I wish it were more than a mile—the line that demarcates someone else’s song from mine.
But it’s enough. Far enough to hoist the harp stair by stair up to my apartment, to drag it into the middle of the floor, and even to steal a song before I return the car and walk home.
May 9, 2004
Cicadas in the eucalyptus trees a hot New Jersey night a freak highway accident your worst enemy the sound of gunfire someone is hunting a deer explosions for celebrations drive a road look at the scenery a stone house the night breeze through the screens my beautiful sister a Kalishnikov the compound walls
no one is with me tonight
not even bugs
May 24
Benja said going to Combat Stress helps. The counselor took my hand with what I guess was supposed to be empathy or warmth or something. Sticky. Too hot for empathy.
The script: [Soldier speaks]
“You feel a lot of anxiety.”
[Soldier speaks]
“Post-Traumatic Stress Disorder is common among soldiers, especially those who have seen face-to-face combat.” [Solider speaks]
“You might feel crazy, but you’re just reacting to a very stressful situation.”
[Soldier speaks]
“Why don’t you try some medication?”
So now I have two pills. Zoloft to get through the day and Ambien to get through the night.
How many pills can you shove up your ass?
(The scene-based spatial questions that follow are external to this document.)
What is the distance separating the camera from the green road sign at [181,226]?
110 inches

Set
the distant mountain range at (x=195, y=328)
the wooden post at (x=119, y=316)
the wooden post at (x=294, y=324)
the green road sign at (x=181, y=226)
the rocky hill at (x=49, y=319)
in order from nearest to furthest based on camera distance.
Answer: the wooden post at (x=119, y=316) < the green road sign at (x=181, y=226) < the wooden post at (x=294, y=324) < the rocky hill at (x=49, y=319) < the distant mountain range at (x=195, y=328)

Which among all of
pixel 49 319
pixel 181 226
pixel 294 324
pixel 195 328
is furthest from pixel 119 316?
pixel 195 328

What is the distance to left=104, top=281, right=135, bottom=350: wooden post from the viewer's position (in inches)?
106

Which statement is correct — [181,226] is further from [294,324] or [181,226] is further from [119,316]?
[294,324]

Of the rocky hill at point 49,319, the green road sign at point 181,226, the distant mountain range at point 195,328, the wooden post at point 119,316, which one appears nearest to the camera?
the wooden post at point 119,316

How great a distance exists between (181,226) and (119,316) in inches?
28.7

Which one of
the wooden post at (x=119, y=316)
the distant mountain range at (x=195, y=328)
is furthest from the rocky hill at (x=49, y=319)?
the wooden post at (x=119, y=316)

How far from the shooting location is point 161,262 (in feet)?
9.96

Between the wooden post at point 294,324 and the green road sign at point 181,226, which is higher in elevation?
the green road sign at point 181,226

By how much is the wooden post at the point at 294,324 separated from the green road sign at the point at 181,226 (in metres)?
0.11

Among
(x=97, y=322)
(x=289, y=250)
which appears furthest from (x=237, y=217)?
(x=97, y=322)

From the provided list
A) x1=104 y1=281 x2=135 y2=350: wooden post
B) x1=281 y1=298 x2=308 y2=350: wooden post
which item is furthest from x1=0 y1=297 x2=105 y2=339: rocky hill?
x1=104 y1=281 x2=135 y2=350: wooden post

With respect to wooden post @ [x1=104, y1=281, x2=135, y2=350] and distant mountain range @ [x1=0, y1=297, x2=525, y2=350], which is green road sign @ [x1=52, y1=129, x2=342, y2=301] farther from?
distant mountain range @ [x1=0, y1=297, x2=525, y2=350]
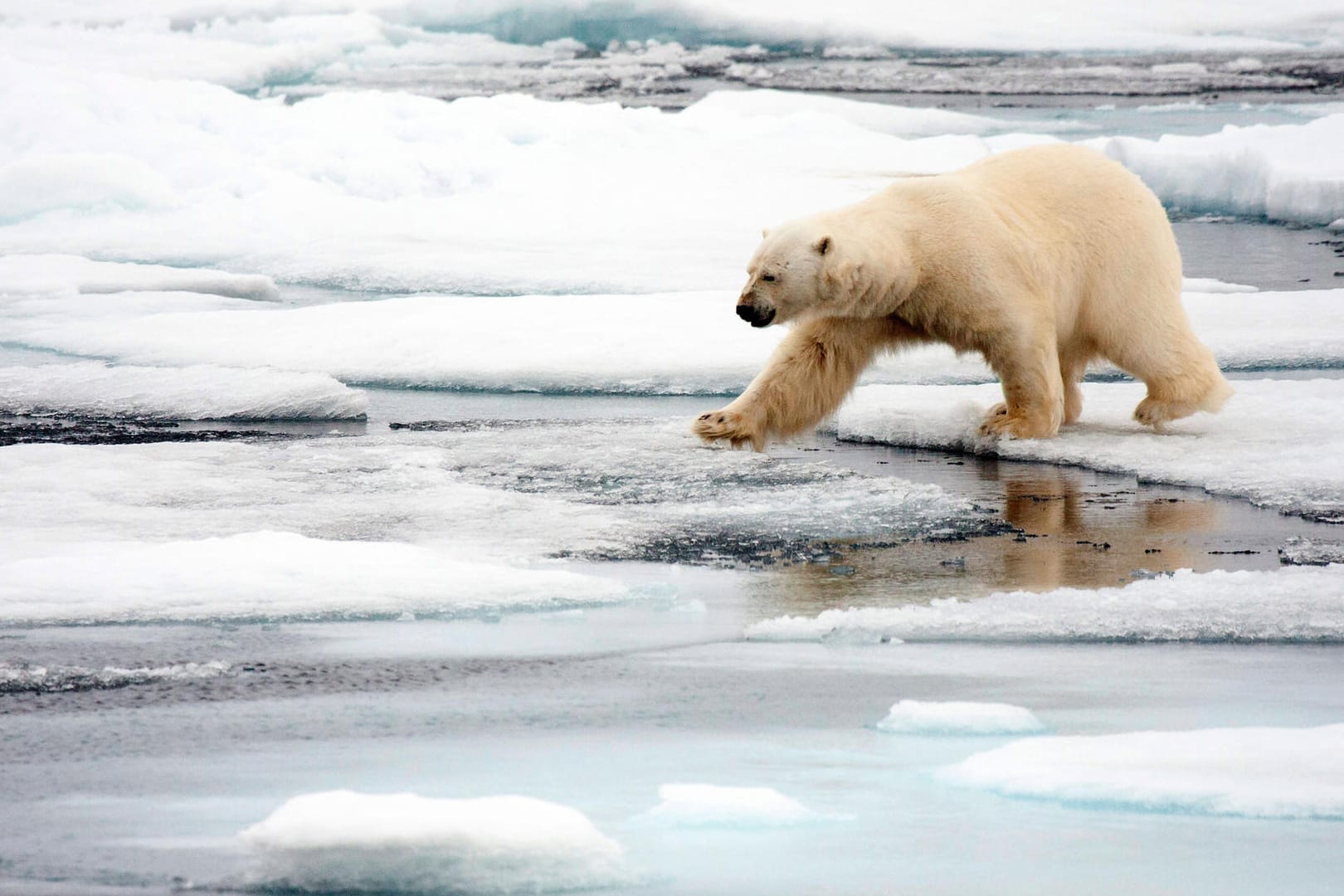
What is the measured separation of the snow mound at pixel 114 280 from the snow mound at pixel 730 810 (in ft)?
25.6

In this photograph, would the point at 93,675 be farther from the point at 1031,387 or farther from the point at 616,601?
the point at 1031,387

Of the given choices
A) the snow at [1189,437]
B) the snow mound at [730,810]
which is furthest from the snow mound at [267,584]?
the snow at [1189,437]

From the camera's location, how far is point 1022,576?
3.35 meters

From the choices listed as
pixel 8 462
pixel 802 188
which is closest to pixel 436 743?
pixel 8 462

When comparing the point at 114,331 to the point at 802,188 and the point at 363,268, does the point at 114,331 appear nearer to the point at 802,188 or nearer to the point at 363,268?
the point at 363,268

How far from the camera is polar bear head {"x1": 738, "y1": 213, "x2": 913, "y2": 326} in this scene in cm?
472

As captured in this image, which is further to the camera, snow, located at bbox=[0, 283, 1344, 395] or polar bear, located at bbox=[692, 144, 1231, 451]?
snow, located at bbox=[0, 283, 1344, 395]

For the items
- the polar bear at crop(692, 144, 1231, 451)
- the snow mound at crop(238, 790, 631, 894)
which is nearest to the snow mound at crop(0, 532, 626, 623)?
the snow mound at crop(238, 790, 631, 894)

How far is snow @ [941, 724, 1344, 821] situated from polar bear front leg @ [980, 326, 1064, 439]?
9.00 feet

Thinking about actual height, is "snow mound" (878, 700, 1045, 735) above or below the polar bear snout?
below

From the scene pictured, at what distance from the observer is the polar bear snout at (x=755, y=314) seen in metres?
4.73

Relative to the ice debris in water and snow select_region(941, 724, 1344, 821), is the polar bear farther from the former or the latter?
snow select_region(941, 724, 1344, 821)

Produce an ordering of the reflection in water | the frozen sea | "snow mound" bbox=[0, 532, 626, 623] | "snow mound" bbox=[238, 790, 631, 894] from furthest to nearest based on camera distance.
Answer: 1. the reflection in water
2. "snow mound" bbox=[0, 532, 626, 623]
3. the frozen sea
4. "snow mound" bbox=[238, 790, 631, 894]

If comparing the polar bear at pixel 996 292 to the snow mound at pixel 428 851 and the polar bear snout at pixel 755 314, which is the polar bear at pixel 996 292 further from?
the snow mound at pixel 428 851
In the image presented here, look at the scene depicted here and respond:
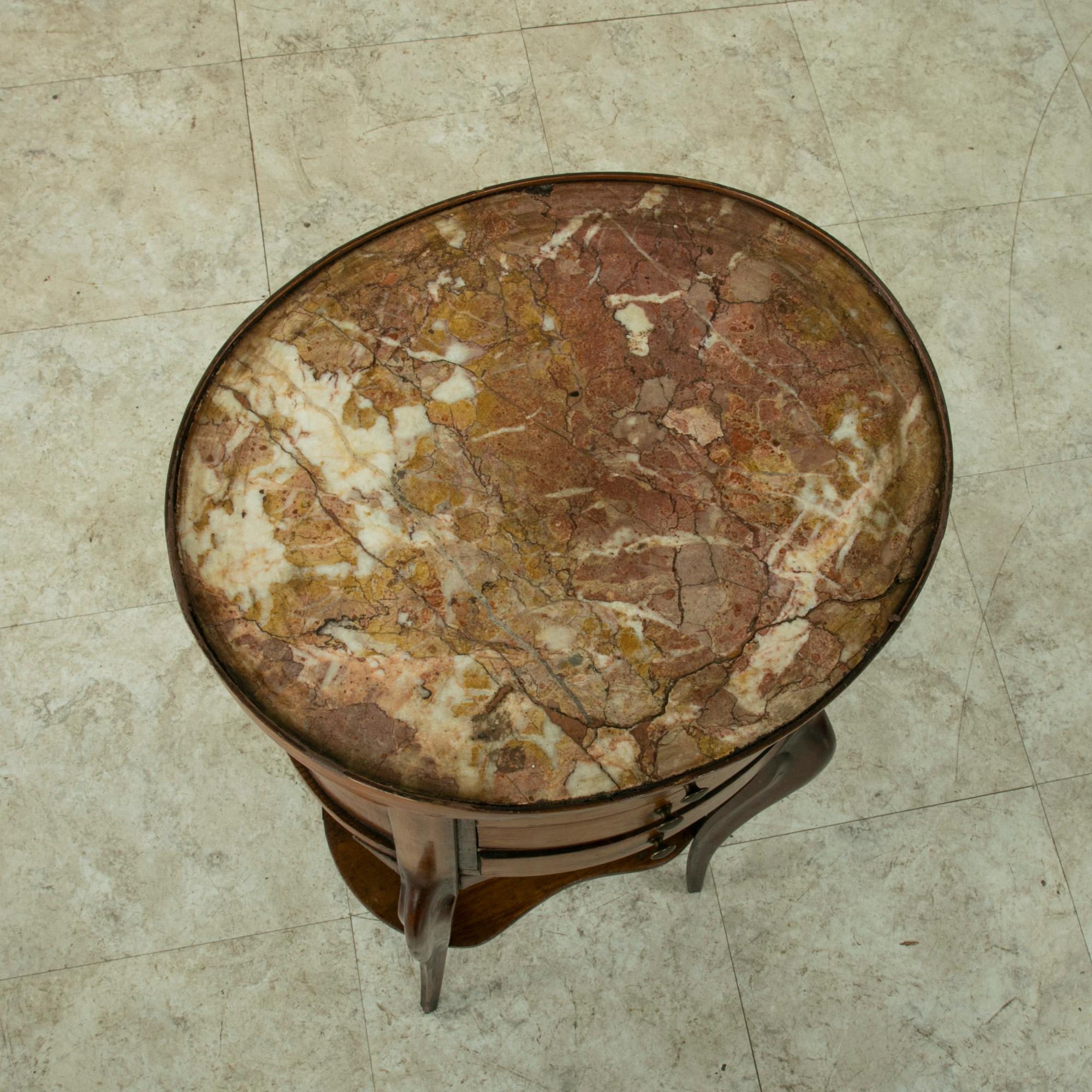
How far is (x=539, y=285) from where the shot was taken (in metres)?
1.50

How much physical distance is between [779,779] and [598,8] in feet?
7.71

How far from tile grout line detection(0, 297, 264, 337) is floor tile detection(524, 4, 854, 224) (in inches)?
38.6

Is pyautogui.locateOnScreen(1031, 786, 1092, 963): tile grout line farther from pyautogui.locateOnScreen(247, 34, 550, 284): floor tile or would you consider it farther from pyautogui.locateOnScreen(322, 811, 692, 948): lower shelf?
pyautogui.locateOnScreen(247, 34, 550, 284): floor tile

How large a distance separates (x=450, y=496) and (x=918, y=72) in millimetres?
2393

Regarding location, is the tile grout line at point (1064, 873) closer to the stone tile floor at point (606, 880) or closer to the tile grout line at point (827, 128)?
the stone tile floor at point (606, 880)

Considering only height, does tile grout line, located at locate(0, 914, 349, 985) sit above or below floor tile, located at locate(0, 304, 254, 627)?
below

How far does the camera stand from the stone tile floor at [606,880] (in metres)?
2.13

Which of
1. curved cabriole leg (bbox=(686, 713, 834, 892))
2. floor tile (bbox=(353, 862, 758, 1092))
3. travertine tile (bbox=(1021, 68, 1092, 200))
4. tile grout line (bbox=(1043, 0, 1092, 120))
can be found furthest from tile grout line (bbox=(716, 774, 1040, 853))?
tile grout line (bbox=(1043, 0, 1092, 120))

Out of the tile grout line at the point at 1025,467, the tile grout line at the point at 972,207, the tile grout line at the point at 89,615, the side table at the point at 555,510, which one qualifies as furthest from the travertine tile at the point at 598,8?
the tile grout line at the point at 89,615

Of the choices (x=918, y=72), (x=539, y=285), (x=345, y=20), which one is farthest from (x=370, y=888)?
(x=918, y=72)

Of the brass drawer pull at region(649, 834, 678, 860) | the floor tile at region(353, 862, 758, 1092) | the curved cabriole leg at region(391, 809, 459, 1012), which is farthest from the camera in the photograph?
the floor tile at region(353, 862, 758, 1092)

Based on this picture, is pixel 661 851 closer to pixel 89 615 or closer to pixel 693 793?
pixel 693 793

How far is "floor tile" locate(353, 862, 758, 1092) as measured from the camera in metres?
2.10

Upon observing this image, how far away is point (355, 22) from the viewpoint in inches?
117
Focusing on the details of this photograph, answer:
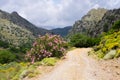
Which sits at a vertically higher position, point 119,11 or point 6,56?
point 119,11

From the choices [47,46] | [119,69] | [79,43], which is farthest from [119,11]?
[119,69]

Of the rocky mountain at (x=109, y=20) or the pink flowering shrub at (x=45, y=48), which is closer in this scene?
the pink flowering shrub at (x=45, y=48)

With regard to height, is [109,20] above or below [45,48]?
above

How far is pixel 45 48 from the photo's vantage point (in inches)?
1401

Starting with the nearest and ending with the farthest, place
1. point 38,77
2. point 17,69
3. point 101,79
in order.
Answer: point 101,79, point 38,77, point 17,69

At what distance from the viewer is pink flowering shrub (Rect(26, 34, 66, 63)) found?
3501cm

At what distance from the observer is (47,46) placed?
117 ft

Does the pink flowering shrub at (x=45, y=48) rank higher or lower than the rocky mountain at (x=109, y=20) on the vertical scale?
lower

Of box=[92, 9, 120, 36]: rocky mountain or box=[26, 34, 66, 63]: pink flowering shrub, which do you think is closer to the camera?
box=[26, 34, 66, 63]: pink flowering shrub

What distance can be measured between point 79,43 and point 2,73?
5214 cm

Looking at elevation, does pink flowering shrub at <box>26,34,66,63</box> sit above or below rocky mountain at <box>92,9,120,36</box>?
below

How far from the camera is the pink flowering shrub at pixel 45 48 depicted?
3501cm

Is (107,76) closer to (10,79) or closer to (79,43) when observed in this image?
(10,79)

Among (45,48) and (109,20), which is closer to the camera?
(45,48)
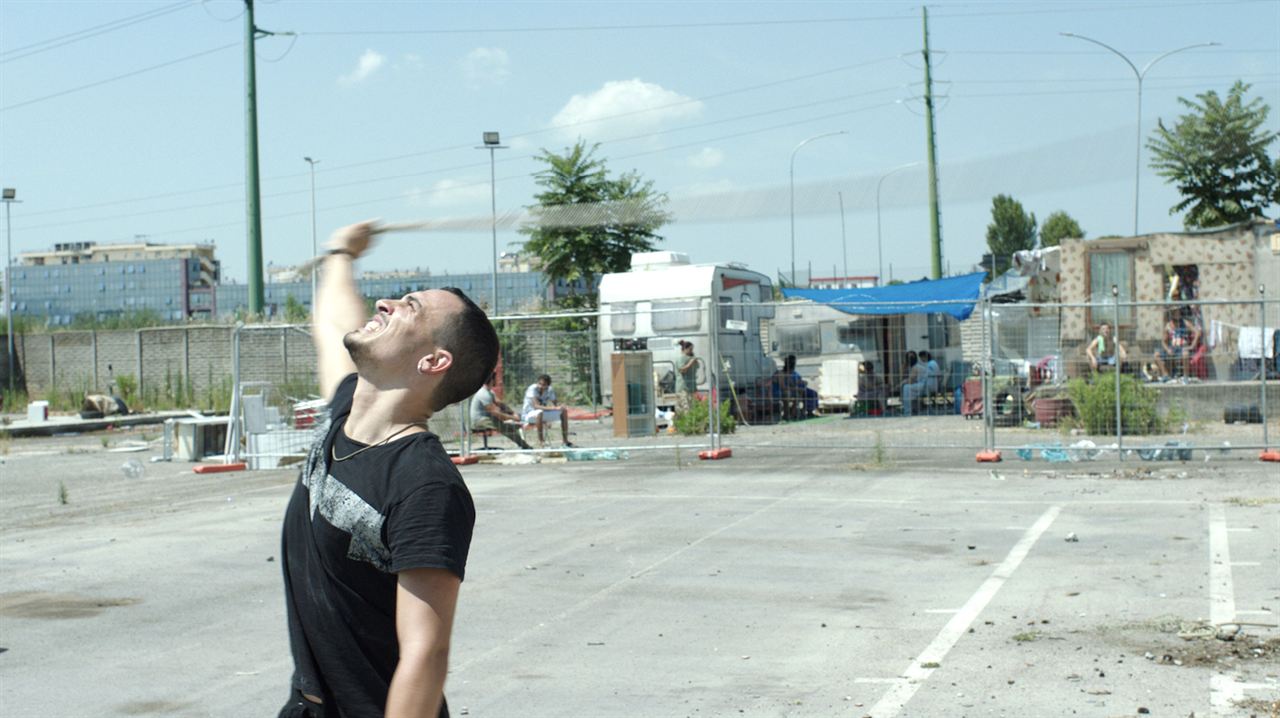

My broken heart can’t be sewn up with tablets, coated for easy swallowing. Are these two bottles what a soldier’s mind is worth? I’d rather walk the walls all night weeping and die crazy than swallow your complacency.
June 3
Our security loop is supposed to be different every day, but at a certain point you want to know what you’re in for. What the houses look like, who smiles and who wants you dead. You want to know where the kids hang out smoking, and where the men sit and talk in the shade. You know that when you’re coming toward them, past the palm trees and the sparse grass and the litter on the dusty road, they’ll look at you over their shoulders and fall silent. You know how you must appear to them in your big sand-colored rig with the gunman in the turret and the gun pointed right at them.